▶ _Page extract_

START

Cecil is destined to leave impressionable siblings Daphne and George quaking in his wake. Both are enamored with the poet's wavy dark hair, oiled almost flat, and his playful eyes, his propensity for drinking and partying. Clearly Cecil is a virile man who acts out his passions to the fullest. George is most attracted. Their secret affair began at Cambridge and continues on throughout three summery days when Cecil comes to stay at Stanmore Hill soon after a visit to his lover’s home, the rambling ancestral Corley Court.

Feeling the chill of his own "act of daring" at bringing this man into his mother’s house, George's whole spine prickles “under the sweeping secret promise.” The fact that George still harbors Victorian class pretensions that define English society pre-World War I does little to blunt his feelings of lust for the handsome poet. At least Freda Sawle thinks it’s good for her son to have “a friend,” even when relations such as these should be probably kept as discreet as possible.

Amid the sporting sense of solidarity and the comfortable stink of cigars, Corley Court is the place that seems to call Cecil’s poems forth. There’s a sense of reckless disorder as Cecil chants his words like a priest in literary soirees and drunken gatherings. Each day brings Hollinghurst’s characters closer to the German war and "a sort of dense crossing out," as if not only Cecil’s words but his very ideas had to be obliterated.

END

▶ _Stored dataset items_
START

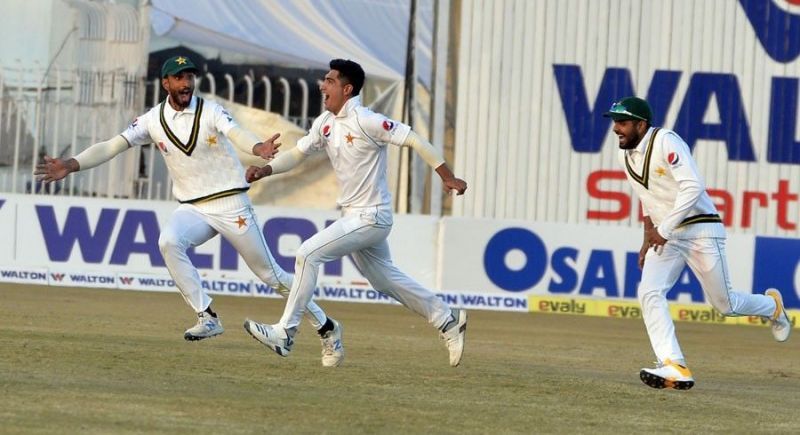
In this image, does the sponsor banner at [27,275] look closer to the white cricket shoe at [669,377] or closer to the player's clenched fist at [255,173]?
the player's clenched fist at [255,173]

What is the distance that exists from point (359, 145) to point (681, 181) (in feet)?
6.82

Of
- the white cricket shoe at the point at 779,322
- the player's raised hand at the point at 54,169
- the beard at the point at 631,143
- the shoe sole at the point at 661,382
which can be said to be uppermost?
the beard at the point at 631,143

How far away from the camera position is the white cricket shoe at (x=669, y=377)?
1033cm

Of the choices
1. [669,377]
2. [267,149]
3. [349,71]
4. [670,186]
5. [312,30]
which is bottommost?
[669,377]

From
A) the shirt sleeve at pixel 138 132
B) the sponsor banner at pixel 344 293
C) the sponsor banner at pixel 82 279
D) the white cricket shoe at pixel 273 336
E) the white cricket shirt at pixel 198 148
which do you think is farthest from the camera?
the sponsor banner at pixel 344 293

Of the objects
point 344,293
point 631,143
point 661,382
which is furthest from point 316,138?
point 344,293

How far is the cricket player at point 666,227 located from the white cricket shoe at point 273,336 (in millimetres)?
2269

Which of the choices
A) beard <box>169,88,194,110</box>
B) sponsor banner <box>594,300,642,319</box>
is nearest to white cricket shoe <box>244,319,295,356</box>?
beard <box>169,88,194,110</box>

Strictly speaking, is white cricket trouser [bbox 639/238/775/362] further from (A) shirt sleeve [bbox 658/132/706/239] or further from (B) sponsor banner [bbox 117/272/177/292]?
(B) sponsor banner [bbox 117/272/177/292]

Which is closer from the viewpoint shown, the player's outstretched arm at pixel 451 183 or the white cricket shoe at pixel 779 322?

END

▶ _Given problem 1_
According to the review excerpt about Cecil, where did Cecil and George's secret affair begin?
▶ _Given problem 2_
Please continue the review excerpt about Cecil from the point where it stops.
These lines have no connection to the review excerpt about Cecil.

▶ _Exercise response 1_
At Cambridge.

▶ _Exercise response 2_
The novel is detailed and tender, evoking a nostalgia for a lost time as Hollinghurst stewards us through a gay cultural history of England from post-World War I, when Daphne is living at Corley Court and unhappily married to Cecil’s brother, Dudley, the War having left him “unhinged and quite beastly.” Soon enough, Corley is transformed into a school for boys, its most famous feature—the white marble tomb of Cecil Valance—a catalyst for school teacher Peter Rowe and his sly seduction of bank clerk Paul Bryant, who quotes "darling Cecil’s poetry" and comes to play a pivotal role in the ensuing chapters.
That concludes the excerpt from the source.